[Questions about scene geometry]
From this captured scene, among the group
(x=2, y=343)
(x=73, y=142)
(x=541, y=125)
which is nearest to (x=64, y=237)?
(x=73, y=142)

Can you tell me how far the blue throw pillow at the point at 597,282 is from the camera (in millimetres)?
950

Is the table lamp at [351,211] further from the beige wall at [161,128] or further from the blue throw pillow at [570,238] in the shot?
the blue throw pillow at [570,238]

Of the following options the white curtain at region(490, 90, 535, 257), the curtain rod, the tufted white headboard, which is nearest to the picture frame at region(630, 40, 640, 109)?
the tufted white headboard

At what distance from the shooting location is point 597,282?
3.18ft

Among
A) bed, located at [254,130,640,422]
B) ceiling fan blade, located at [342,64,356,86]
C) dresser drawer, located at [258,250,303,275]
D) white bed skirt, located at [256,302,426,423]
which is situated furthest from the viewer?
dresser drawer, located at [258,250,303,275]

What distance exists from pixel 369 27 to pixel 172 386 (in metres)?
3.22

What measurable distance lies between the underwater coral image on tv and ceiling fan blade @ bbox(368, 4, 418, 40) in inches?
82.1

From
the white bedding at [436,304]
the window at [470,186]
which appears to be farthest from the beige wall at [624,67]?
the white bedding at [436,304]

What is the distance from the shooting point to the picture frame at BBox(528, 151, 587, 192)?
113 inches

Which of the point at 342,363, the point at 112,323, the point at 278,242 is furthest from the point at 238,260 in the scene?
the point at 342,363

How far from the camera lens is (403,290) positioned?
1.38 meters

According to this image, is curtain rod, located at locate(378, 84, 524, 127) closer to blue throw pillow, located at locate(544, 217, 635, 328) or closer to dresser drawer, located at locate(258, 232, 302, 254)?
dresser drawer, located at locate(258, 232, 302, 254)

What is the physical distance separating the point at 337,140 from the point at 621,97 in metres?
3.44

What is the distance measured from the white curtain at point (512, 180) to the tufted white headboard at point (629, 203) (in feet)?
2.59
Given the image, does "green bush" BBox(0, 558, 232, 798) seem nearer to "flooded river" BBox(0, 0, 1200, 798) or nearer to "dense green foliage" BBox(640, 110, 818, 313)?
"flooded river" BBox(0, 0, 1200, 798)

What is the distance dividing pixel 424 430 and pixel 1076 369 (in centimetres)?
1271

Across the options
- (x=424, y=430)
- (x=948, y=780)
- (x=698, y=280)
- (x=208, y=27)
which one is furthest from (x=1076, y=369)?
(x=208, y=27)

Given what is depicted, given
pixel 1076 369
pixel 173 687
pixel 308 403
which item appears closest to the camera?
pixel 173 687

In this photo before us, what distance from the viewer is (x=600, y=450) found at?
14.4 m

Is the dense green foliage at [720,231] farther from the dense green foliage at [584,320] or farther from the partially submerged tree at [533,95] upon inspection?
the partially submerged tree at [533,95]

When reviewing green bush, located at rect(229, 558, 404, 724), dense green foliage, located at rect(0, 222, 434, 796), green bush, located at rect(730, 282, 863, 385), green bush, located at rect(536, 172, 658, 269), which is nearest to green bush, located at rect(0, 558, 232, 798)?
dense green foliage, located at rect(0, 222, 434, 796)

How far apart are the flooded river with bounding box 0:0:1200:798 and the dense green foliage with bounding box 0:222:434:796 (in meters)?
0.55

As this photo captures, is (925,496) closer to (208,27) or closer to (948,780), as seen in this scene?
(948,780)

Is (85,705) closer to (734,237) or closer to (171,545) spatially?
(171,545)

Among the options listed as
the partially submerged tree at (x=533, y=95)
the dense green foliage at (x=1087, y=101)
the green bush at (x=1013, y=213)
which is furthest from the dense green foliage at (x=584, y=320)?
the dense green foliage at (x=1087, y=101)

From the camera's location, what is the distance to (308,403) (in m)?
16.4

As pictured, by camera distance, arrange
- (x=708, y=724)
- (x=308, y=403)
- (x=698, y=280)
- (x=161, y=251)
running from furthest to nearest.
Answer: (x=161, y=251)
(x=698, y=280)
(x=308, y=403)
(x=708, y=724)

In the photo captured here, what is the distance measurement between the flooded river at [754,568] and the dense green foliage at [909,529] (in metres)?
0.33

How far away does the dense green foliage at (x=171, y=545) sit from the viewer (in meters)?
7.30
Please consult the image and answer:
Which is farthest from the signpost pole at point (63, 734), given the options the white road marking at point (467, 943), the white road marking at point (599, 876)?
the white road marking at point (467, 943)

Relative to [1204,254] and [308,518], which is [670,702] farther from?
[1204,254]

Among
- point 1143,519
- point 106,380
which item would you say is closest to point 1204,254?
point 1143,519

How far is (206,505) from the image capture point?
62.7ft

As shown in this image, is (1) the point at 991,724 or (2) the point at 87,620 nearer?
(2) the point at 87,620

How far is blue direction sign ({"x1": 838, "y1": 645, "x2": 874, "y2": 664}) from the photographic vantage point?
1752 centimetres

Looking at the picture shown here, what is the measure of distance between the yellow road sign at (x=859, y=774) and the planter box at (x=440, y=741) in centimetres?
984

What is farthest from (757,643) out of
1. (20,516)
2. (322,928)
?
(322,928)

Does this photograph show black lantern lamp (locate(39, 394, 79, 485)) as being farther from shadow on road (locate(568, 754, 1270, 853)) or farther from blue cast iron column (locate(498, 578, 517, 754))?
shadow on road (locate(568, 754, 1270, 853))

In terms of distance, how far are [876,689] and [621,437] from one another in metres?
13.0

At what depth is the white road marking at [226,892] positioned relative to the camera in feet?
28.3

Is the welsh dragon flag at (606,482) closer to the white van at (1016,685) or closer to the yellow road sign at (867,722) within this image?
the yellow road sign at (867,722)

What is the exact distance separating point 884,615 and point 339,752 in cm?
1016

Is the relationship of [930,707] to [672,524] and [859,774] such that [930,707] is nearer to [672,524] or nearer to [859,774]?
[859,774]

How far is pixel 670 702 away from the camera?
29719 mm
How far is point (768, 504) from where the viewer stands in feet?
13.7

● **WRITTEN REQUEST**: Write out the records above again, keeping each one identical to the original.

● **SOLUTION**:
From this captured scene, among the group
(x=2, y=343)
(x=73, y=142)
(x=541, y=125)
which is nearest to (x=64, y=237)?
(x=73, y=142)

Can you tell me how far the blue throw pillow at the point at 597,282 is from the camera (in millimetres)?
950

Is the table lamp at [351,211] further from the beige wall at [161,128] or further from the blue throw pillow at [570,238] in the shot?
the blue throw pillow at [570,238]

Of the following options the white curtain at region(490, 90, 535, 257), the curtain rod, the tufted white headboard, which is nearest to the picture frame at region(630, 40, 640, 109)?
the tufted white headboard

At what distance from the shooting location is point 597,282?
3.18ft

Among
A) bed, located at [254,130,640,422]
B) ceiling fan blade, located at [342,64,356,86]
C) dresser drawer, located at [258,250,303,275]
D) white bed skirt, located at [256,302,426,423]
which is situated furthest from the viewer?
dresser drawer, located at [258,250,303,275]

What distance exists from pixel 369 27 to pixel 172 386 (in metres)?
3.22

What measurable distance lies between the underwater coral image on tv and ceiling fan blade @ bbox(368, 4, 418, 40) in inches?
82.1

From
the white bedding at [436,304]
the window at [470,186]
which appears to be farthest from the beige wall at [624,67]?
the white bedding at [436,304]

What is the distance from the shooting point to the picture frame at BBox(528, 151, 587, 192)?
113 inches

Which of the point at 342,363, the point at 112,323, the point at 278,242 is furthest from the point at 238,260 in the scene?
the point at 342,363

How far from the camera lens is (403,290) positioned?
1.38 meters

According to this image, is curtain rod, located at locate(378, 84, 524, 127) closer to blue throw pillow, located at locate(544, 217, 635, 328) or closer to dresser drawer, located at locate(258, 232, 302, 254)?
dresser drawer, located at locate(258, 232, 302, 254)

What is the physical distance separating the point at 337,140 from the point at 621,97 in metres?
3.44

What is the distance measured from the white curtain at point (512, 180) to the tufted white headboard at point (629, 203) (in feet)?
2.59
Given the image, does "green bush" BBox(0, 558, 232, 798) seem nearer to "flooded river" BBox(0, 0, 1200, 798) or nearer to "dense green foliage" BBox(640, 110, 818, 313)?
"flooded river" BBox(0, 0, 1200, 798)

What is the distance dividing pixel 424 430 and pixel 1076 369 (in centimetres)?
1271

Across the options
- (x=424, y=430)
- (x=948, y=780)
- (x=698, y=280)
- (x=208, y=27)
which one is furthest from (x=1076, y=369)?
(x=208, y=27)

Given what is depicted, given
pixel 1076 369
pixel 173 687
pixel 308 403
which item appears closest to the camera?
pixel 173 687

In this photo before us, what distance from the viewer is (x=600, y=450) found at?
14.4 m

Is the dense green foliage at [720,231] farther from the dense green foliage at [584,320] or farther from the partially submerged tree at [533,95] upon inspection?
the partially submerged tree at [533,95]

When reviewing green bush, located at rect(229, 558, 404, 724), dense green foliage, located at rect(0, 222, 434, 796), green bush, located at rect(730, 282, 863, 385), green bush, located at rect(536, 172, 658, 269), which is nearest to green bush, located at rect(0, 558, 232, 798)?
dense green foliage, located at rect(0, 222, 434, 796)

How far apart are the flooded river with bounding box 0:0:1200:798 and the dense green foliage with bounding box 0:222:434:796 (in meters)?
0.55

As this photo captures, is (925,496) closer to (208,27) or closer to (948,780), as seen in this scene?
(948,780)

Is (85,705) closer to (734,237) or closer to (171,545) spatially?
(171,545)

Among the options listed as
the partially submerged tree at (x=533, y=95)
the dense green foliage at (x=1087, y=101)
the green bush at (x=1013, y=213)
which is furthest from the dense green foliage at (x=584, y=320)?
the dense green foliage at (x=1087, y=101)

From the camera's location, what is the distance to (308,403) (in m)?
16.4

As pictured, by camera distance, arrange
- (x=708, y=724)
- (x=308, y=403)
- (x=698, y=280)
- (x=161, y=251)
running from furthest to nearest.
Answer: (x=161, y=251)
(x=698, y=280)
(x=308, y=403)
(x=708, y=724)

In the photo captured here, what is the distance measurement between the flooded river at [754,568] and the dense green foliage at [909,529] (in metres)?
0.33

How far away does the dense green foliage at (x=171, y=545) sit from the viewer (in meters)?
7.30
Please consult the image and answer:
Which is farthest from the signpost pole at point (63, 734), given the options the white road marking at point (467, 943), the white road marking at point (599, 876)?
the white road marking at point (467, 943)

Relative to [1204,254] and [308,518], which is [670,702] farther from?
[1204,254]

Among
- point 1143,519
- point 106,380
which item would you say is closest to point 1204,254?
point 1143,519

How far is (206,505) from the image capture point?
62.7ft

As shown in this image, is (1) the point at 991,724 or (2) the point at 87,620 nearer?
(2) the point at 87,620

How far is blue direction sign ({"x1": 838, "y1": 645, "x2": 874, "y2": 664}) from the photographic vantage point?
1752 centimetres

Looking at the picture shown here, what is the measure of distance between the yellow road sign at (x=859, y=774) and the planter box at (x=440, y=741) in centimetres?
984

What is farthest from (757,643) out of
1. (20,516)
2. (322,928)
?
(322,928)

Does this photograph show black lantern lamp (locate(39, 394, 79, 485)) as being farther from shadow on road (locate(568, 754, 1270, 853)) or farther from blue cast iron column (locate(498, 578, 517, 754))?
shadow on road (locate(568, 754, 1270, 853))

In terms of distance, how far are [876,689] and [621,437] from one another in metres?
13.0

At what depth is the white road marking at [226,892] positioned relative to the camera in feet?
28.3

Is the welsh dragon flag at (606,482) closer to the white van at (1016,685) or closer to the yellow road sign at (867,722) within this image?
the yellow road sign at (867,722)

What is the exact distance separating point 884,615 and point 339,752 in cm?
1016

Is the relationship of [930,707] to [672,524] and [859,774] such that [930,707] is nearer to [672,524] or nearer to [859,774]?
[859,774]

How far is pixel 670 702 away from the camera?
29719 mm
How far is point (768, 504) from where the viewer stands in feet?
13.7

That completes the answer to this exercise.